Developer Contributions Supplementary Guidance

Closes 17 Sep 2024

Viability and Funding Mechanism

Related information

Viability

  1. Where it can be demonstrated that there are such abnormally high site preparation costs that addressing the provisions of this guideline threatens the financial viability of developing the site, the requirement to make a contribution towards infrastructure in line with this guidance may be reviewed.  It is accepted that for a development to be viable an appropriate site value needs to be achieved by the landowner and an appropriate return for the developer, taking account of market conditions and risk, needs to be achieved. However, developers should take account of the Council’s policies (and the likely costs of contributions towards infrastructure, as set out in this SG) in bidding for land. The Council will not accept over-inflated land values as a reason for reducing contribution requirements. Financial viability will be assessed in accordance with the Royal Institution of Chartered Surveyors Guidance Note, Financial Viability in Planning (1st Edition, 2012). There is an expectation that the applicant will enter into an open book exercise in order to prove viability concerns.
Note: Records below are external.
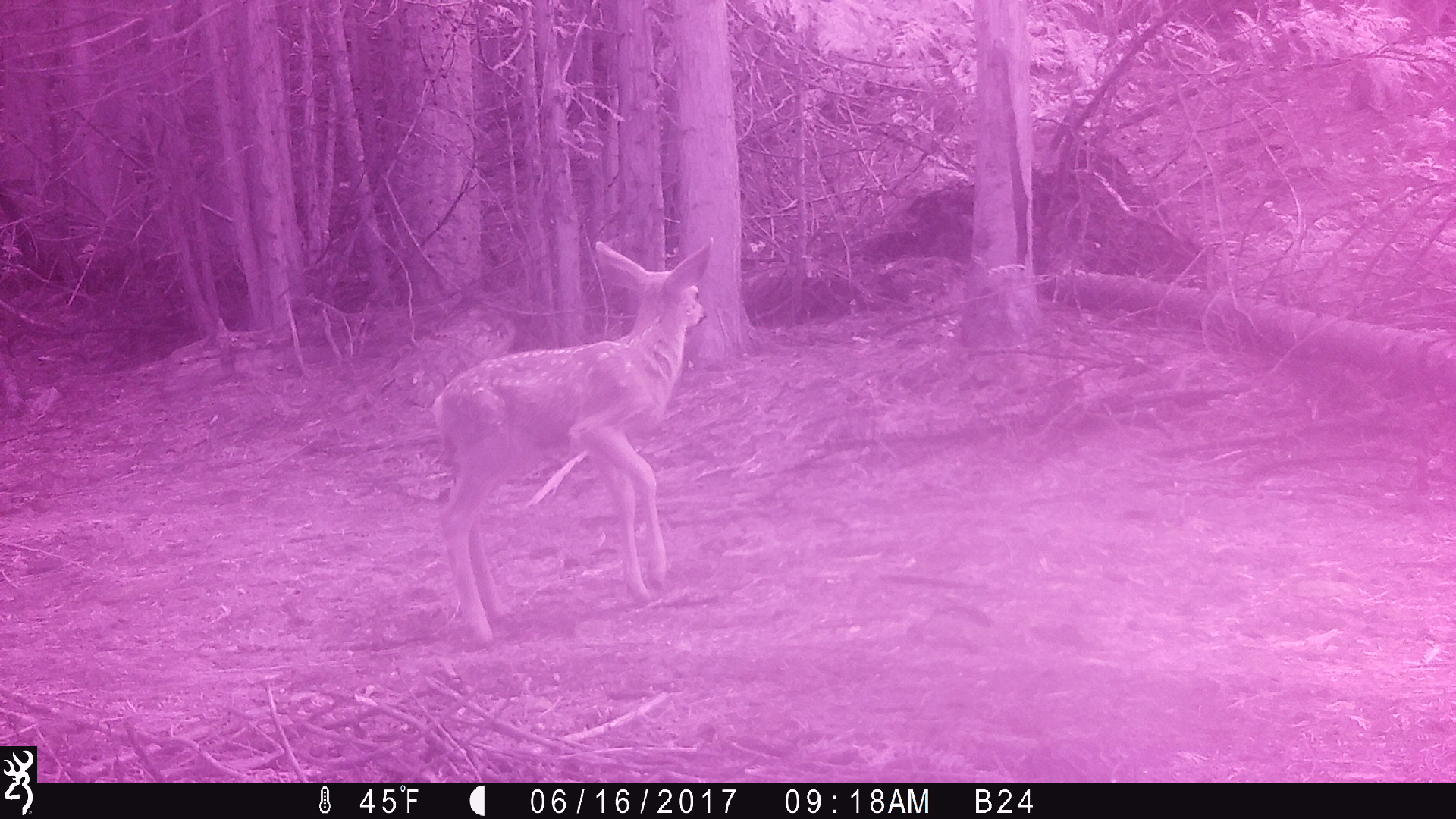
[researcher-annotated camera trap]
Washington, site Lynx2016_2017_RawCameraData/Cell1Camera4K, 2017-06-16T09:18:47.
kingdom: Animalia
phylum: Chordata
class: Mammalia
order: Artiodactyla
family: Cervidae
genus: Odocoileus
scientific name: Odocoileus hemionus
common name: mule deer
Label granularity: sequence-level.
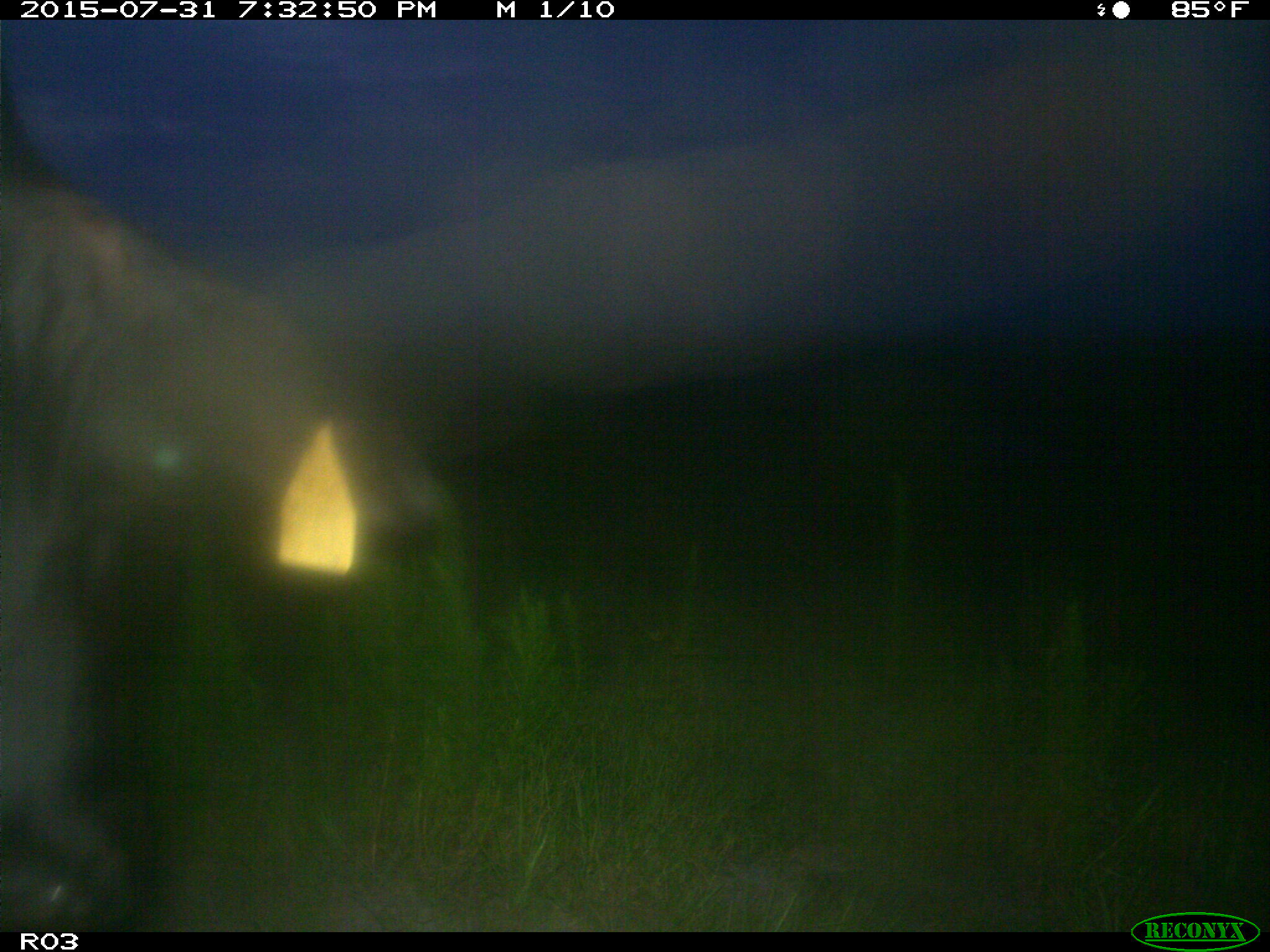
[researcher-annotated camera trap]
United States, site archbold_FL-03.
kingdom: Animalia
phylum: Chordata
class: Mammalia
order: Artiodactyla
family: Bovidae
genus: Bos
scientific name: Bos taurus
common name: domestic cow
This open book exercise should include a financial appraisal supported by an evidence base including forecasting development values, development costs, any abnormally high site preparation costs, and an assessment of land value. Financial viability is one of many material considerations in the determination of a planning application. 

Funding Mechanisms 

  1. Many of the infrastructure requirements in this SG seek proportionate contributions from development, with the remainder being from other capital budgets and/or external funding bids. These funding streams are subject to change and will be updated in the Action (Delivery) Programme. The financial impact of the City Plan Action (Delivery) Programme on capital and revenue budgets is reported annually to the Council’s Finance & Resources Committee. 

14. Do you agree with the Council’s approach to assessing viability?
15. Do you agree with the Council’s approach to funding mechanisms?